Pd nei guai, la ricetta di Morassut: “Cambiamo nome, togliamo la ‘P’ per azzerare le correnti”
Il Pd torna ad arrovellarsi, dopo la Caporetto elettorale tutti concordano che il partito è da rifare. Letta si lecca le ferite, archivia gli occhi di tigre, e promette un congresso al quale non si ricandiderà. La classe dirigente è in subbuglio mentre si scatena il casting degli aspiranti segretari dem. A bordo campo si scaldano in tanti ma per Roberto Morassut la rinascita parte dalla modifica del nome.
Pd in subbuglio, Morassut: cambiamo nome
Proprio così, al Nazareno sembrano incapaci di una riflessione seria sui programmi e sulle prospettive. Sulla perdita di appeal nel tessuto sociale, sulla fallimentare strategia di difesa dei diritti civili come unica una carta sul tavolo. Intervistato da Repubblica, Morassut, forte del successo personale (è l’unico del Pd ad aver vinto in un collegio uninominale a Roma e a Firenze) che però, come scrive su Facebook, non mitiga l’amarezza, è convinto che la rivoluzione rossa passi per una P.
“Chiamiamoci solo democratici, per azzerare le correnti”

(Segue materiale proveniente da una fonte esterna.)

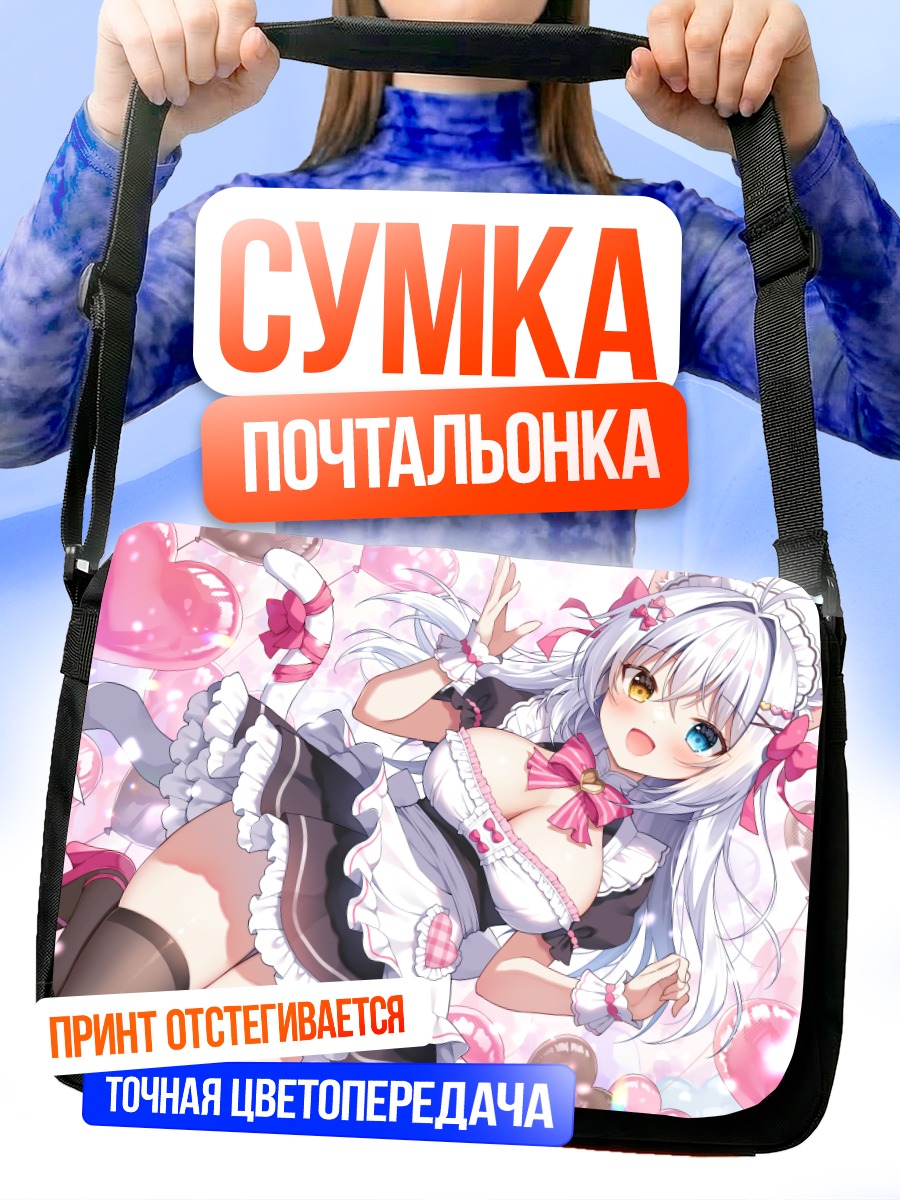 Сумка-почтальонка Айна Рив в сердце
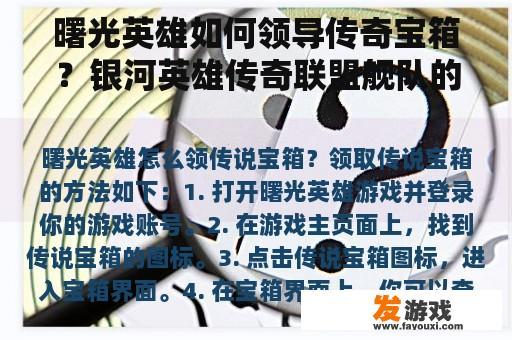 曙光英雄如何领导传奇宝箱？银河英雄传奇联盟舰队的结局？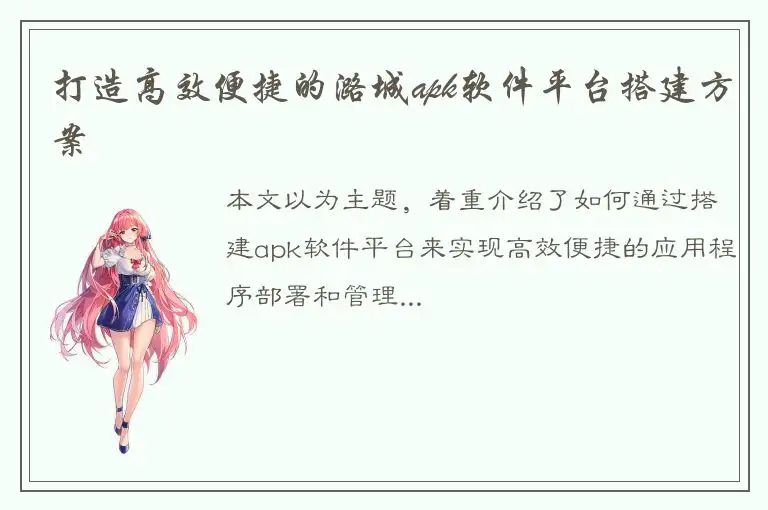 打造高效便捷的潞城apk软件平台搭建方案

“Chiamiamoci solo democratici”, dice, “è l’unico modo per azzerare le correnti”. Ex assessore al Comune di Roma con la giunta Veltroni, ex sottosegretario all’Ambiente nel Conte II, oggi si sente un dirigente-militante. “Non mi sono mai collocato all’interno delle correnti del mio partito. L’autonomia di pensiero e di azione che credo sia la cosa più apprezzata tra i dirigenti, i militanti, le persone”. E pensa che il partito debba ripartire “dalla costituzione di un’altra forza politica”. Un nuovo restyling, come da copione. Un cambio di passo. Un cambio di nome. La ricetta, però, è davvero minimal. “Eliminando quella P che significa in primo luogo che c’è una élite che guida e c’è un insieme di forze che segue”.
Le nostre idee sono giuste ma non arrivano
La mission è chiara: scardinare le correnti. “I cui esponenti io rispetto. E che però ha interrotto la linfa vitale dello scambio politico tra idee, valori e azione. Questo purtroppo è il nostro problema. Le nostre idee sono giuste ma non arrivano, non vengono percepite. Dipende dal modo in cui comunichiamo e facciamo vivere la democrazia dentro e fuori di noi”. Dietro la definizione di partito, insomma, si nasconde il cancro del dirigismo.
La sconfitta di Roma è parte di una sconfitta generale
E ancora, la sconfitta a Roma è parte di una sconfitta generale. “Che ci mette per l’ennesima volta di fronte a un dato fondamentale. Dobbiamo cambiare totalmente la natura del Pd. E creare le condizioni affinché si costituisca un movimento democratico, più ampio. Che sia frutto di una costituente e che si rivolga a un largo campo di forze civiche. Abbiamo bisogno di ripartire dalla costituzione di un’altra forza politica. Che penso si debba definire semplicemente Democratici”.